**Extrait source**:

- - - - - - -

Peu de temps après, on m'appelle pour donner des cours de français dans mon ancienne garderie. J'accepte. Et une amie me rencarde aussi pour des remplacements dans une boutique de vêtements.  Du coup, je m'en sors pas trop mal et j'ai du temps pour les démarches administratives pour entrer en formation. C'est amusant comme les choses quelquefois viennent à nous, toutes seules.  La loi de l'attraction?

 

 

 Rentrée 2011:

     Fin août, je vais à une soirée de rencontre avec les anciens du théâtre. Je parle avec Peter qui me dit avoir vu sur mon mur FB que j'aimais la mécanique vélo. Pis en discutant sur le sujet, j'en viens à lui dire que mon rêve est de traverser le Canada à vélo.  Et là, quelle surprise, il m'annonce l'avoir fait il y a 20 ans de cela. Il me raconte son voyage et mon rêve, à son écoute, se réveille.

     Deux semaines plus tard, je vais à une soirée Internations (rencontre d'expatriés). J'ai plus très envie d'y aller, mais j'ai rien d'autre de prévu, pis le bar "Les terrasses Bonsecours" a l'air sympa, sur le vieux port, à l'air libre, et il fait beau et chaud....alors je me force un peu, je prends mon vélo et hop, en quelques coups de pédales je suis sur le bord du Saint-Laurent. Je monte en terrasse, il n'y a pas grand monde. "Qu'est-ce que je fou là?" est la première idée qui me vient en tête. Je ne me sens pas à l'aise du tout. Je redescends l'escalier et comme il fait beau, je vais m'asseoir sur un banc au bord du bassin Bonsecours et je passe quelques coups de fil, quand je vois un ami, Benoit, entrer dans le bar accompagné d'un autre gars. Mon appel terminé, je me dis: "Ok, je vais dire bonjour à Benoit et je rentre chez moi ensuite".  Je remonte en terrasse, je retrouve Benoit au bar. Il est avec deux amis: Gautier, un pote de France en vacances à Montréal, et Claire, que j'ai déjà rencontrée. On se donne des nouvelles puisque je me suis absentée longtemps en France et j'en profite pour lui parler de ma réorientation de carrière vers la tapisserie d'ameublement. Il est surpris et me dit que Gautier aussi fait un revirement de carrière, d'ingénieur vers thérapeute. Du coup, on discute ensemble de nos raisons et motivations pour ce changement de vie. J'apprends que Gautier a vécu à Montréal plusieurs années durant, qu'il est rentré vivre en France, qu'il s'est rendu compte que son boulot d'ingénieur était la principale source d'insatisfaction dans sa vie et que ses allées-venues entre la France et le Québec étaient devenues inutiles depuis qu'il avait trouvé sa voie. A méditer!

- - - - - - -

**Données enregistrées**:
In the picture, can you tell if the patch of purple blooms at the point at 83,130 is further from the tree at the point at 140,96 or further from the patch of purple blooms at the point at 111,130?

- - - - - - -

**Consignes**:
a – Pour chaque affirmation ci-dessous, dites par oui ou par non si elle concorde avec l'extrait, puis citez les mots de l'extrait qui tranchent. (i) Peter a traversé le Canada à vélo une vingtaine d'années plus tôt. (ii) Gautier quitte le métier de thérapeute pour devenir ingénieur. (iii) La terrasse du bar est pleine de monde à l'arrivée.
b – Répondez à ces questions d'après l'extrait :
(i) Où sont donnés les cours de français proposés au début ?
(ii) Comment s'appelle le bar où a lieu la soirée Internations ?
(iii) Vers quel métier se fait la réorientation de carrière annoncée à Benoit ?

**Réponses finales**:
a –
(i) Oui : « il m'annonce l'avoir fait il y a 20 ans de cela »
(ii) Non : « Gautier aussi fait un revirement de carrière, d'ingénieur vers thérapeute »
(iii) Non : « Je monte en terrasse, il n'y a pas grand monde. »

b –
(i) Dans l'ancienne garderie de la personne qui raconte.
(ii) « Les terrasses Bonsecours ».
(iii) La tapisserie d'ameublement.